THE PROBLEM
Edit the rows from the line with "At what distance is" to the line with "3792 millimetres", changing every "camera" to "viewer" and leaving all else unchanged. Return only those lines.

Scene-based spatial questions
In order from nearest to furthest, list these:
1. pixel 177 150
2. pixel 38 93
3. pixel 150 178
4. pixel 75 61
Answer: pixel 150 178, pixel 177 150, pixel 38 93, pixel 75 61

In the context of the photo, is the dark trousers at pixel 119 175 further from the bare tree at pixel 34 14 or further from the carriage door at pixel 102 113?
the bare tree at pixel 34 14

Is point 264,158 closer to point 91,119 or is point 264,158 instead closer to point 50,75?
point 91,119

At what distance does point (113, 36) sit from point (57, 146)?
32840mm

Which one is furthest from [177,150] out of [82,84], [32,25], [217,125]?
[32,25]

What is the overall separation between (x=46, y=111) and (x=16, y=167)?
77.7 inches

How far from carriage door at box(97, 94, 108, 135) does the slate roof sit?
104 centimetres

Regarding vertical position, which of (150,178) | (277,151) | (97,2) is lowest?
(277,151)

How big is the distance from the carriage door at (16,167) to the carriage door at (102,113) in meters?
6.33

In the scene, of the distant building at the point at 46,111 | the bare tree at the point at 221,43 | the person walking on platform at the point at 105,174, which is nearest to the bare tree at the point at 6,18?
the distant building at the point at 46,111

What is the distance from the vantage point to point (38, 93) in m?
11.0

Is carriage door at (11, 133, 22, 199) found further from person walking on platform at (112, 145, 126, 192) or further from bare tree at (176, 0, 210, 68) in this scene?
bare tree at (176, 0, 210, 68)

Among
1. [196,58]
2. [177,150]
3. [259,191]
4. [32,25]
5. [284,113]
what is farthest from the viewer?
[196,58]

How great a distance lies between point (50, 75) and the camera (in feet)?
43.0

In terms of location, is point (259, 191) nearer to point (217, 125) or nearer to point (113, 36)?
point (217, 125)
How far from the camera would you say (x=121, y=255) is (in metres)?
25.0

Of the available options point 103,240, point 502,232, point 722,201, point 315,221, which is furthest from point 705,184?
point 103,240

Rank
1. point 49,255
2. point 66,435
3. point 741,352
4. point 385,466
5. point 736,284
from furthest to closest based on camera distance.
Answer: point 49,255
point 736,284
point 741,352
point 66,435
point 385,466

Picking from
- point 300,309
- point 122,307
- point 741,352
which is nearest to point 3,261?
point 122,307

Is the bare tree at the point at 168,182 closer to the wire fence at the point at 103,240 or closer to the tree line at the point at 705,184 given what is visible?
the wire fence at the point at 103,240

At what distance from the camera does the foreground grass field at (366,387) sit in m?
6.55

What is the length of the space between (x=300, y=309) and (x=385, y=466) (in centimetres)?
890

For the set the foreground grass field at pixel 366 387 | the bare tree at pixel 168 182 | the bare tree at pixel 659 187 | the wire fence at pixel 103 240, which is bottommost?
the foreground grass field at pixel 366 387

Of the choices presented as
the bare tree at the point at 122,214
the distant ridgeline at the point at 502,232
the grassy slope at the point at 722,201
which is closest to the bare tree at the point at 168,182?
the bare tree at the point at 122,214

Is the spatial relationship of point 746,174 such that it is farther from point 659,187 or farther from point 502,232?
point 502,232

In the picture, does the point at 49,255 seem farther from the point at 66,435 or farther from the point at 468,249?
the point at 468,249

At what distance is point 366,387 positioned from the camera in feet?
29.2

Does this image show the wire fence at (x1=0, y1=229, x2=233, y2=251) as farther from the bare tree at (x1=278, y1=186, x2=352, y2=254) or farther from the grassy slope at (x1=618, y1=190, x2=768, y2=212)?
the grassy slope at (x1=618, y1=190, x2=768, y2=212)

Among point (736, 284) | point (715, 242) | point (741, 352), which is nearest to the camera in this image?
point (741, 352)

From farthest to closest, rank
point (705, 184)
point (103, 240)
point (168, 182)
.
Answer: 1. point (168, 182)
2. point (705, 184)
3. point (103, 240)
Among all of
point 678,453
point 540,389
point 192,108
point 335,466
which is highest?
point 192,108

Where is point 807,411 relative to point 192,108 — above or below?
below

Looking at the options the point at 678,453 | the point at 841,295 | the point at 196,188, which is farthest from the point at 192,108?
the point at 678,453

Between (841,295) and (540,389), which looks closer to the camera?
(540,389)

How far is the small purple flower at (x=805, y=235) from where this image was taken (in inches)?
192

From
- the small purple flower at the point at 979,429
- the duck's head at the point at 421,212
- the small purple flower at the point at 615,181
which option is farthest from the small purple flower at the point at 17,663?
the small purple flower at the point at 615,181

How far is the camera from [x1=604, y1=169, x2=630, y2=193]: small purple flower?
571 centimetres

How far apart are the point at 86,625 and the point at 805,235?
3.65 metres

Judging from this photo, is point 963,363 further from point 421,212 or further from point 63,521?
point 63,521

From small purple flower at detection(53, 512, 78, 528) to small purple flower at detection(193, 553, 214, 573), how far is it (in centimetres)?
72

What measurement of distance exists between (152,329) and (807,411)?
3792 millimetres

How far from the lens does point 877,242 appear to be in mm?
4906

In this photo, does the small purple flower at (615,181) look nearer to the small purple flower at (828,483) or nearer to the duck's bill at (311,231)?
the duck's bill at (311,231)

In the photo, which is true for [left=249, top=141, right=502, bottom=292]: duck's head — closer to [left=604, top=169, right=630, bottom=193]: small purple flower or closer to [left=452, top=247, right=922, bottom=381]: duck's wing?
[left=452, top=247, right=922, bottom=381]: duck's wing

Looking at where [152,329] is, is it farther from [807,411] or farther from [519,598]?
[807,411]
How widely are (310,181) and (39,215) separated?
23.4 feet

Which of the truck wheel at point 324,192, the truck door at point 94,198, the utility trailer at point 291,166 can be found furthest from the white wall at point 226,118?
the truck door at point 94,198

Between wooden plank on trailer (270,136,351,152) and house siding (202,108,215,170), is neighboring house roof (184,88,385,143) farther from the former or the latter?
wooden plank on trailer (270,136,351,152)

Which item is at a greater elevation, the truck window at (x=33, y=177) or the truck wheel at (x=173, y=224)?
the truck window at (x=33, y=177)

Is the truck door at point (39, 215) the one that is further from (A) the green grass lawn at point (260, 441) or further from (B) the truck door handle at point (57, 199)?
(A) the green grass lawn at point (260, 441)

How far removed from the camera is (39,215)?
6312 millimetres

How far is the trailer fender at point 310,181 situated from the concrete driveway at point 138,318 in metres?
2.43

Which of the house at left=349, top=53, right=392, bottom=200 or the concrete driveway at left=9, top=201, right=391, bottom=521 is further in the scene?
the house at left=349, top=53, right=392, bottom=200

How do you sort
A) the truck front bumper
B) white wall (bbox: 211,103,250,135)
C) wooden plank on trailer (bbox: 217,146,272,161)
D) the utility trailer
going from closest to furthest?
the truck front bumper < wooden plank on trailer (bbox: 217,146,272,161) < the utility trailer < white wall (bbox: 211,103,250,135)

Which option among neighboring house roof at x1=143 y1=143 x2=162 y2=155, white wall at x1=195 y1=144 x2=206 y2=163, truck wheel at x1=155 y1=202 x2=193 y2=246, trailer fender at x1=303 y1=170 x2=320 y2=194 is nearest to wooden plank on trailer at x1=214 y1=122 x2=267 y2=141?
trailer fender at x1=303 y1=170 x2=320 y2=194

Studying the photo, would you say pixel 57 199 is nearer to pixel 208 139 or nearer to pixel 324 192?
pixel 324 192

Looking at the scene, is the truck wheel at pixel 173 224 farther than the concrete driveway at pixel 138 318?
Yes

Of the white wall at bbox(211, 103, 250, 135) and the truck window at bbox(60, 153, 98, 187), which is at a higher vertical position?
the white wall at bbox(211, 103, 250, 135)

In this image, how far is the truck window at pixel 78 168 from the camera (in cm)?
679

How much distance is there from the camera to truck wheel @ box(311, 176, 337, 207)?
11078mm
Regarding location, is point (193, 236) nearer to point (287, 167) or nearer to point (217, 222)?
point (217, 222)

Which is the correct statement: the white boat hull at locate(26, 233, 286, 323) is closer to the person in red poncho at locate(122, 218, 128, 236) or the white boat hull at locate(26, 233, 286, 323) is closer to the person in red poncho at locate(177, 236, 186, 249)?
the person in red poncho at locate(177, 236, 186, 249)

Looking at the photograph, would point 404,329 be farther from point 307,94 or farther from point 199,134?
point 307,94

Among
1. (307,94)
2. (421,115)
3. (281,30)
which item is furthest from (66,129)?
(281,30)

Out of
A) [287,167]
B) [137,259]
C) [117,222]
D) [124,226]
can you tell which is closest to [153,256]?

WRITTEN SOLUTION
At what distance is point 366,387 positioned from the viewer in feet?
29.2

Does this image show the wire fence at (x1=0, y1=229, x2=233, y2=251) as farther from the bare tree at (x1=278, y1=186, x2=352, y2=254) or farther from the grassy slope at (x1=618, y1=190, x2=768, y2=212)?
the grassy slope at (x1=618, y1=190, x2=768, y2=212)

Among point (736, 284) | point (715, 242) | point (741, 352), which is nearest to the viewer in this image?
point (741, 352)

From farthest to closest, rank
point (705, 184)
point (103, 240)
point (168, 182)
.
Answer: 1. point (168, 182)
2. point (705, 184)
3. point (103, 240)
Among all of
point 678,453
point 540,389
point 192,108
point 335,466
which is highest?
point 192,108

Where is point 807,411 relative to point 192,108 — above or below?
below

Looking at the options the point at 678,453 | the point at 841,295 | the point at 196,188, which is farthest from the point at 192,108?
the point at 678,453

Between (841,295) and (540,389), which looks closer to the viewer?
(540,389)

How far is the small purple flower at (x=805, y=235) from where this image was taken (in inches)?
192

From
- the small purple flower at the point at 979,429
- the duck's head at the point at 421,212
- the small purple flower at the point at 615,181
which option is farthest from the small purple flower at the point at 17,663?
the small purple flower at the point at 615,181

How far is the viewer from [x1=604, y1=169, x2=630, y2=193]: small purple flower?
571 centimetres

How far apart are the point at 86,625 and the point at 805,235?
3.65 metres

Judging from this photo, is point 963,363 further from point 421,212 or further from point 63,521?
point 63,521

From small purple flower at detection(53, 512, 78, 528) to small purple flower at detection(193, 553, 214, 573), how far is it (in centimetres)?
72

What measurement of distance exists between (152,329) and (807,411)?
3792 millimetres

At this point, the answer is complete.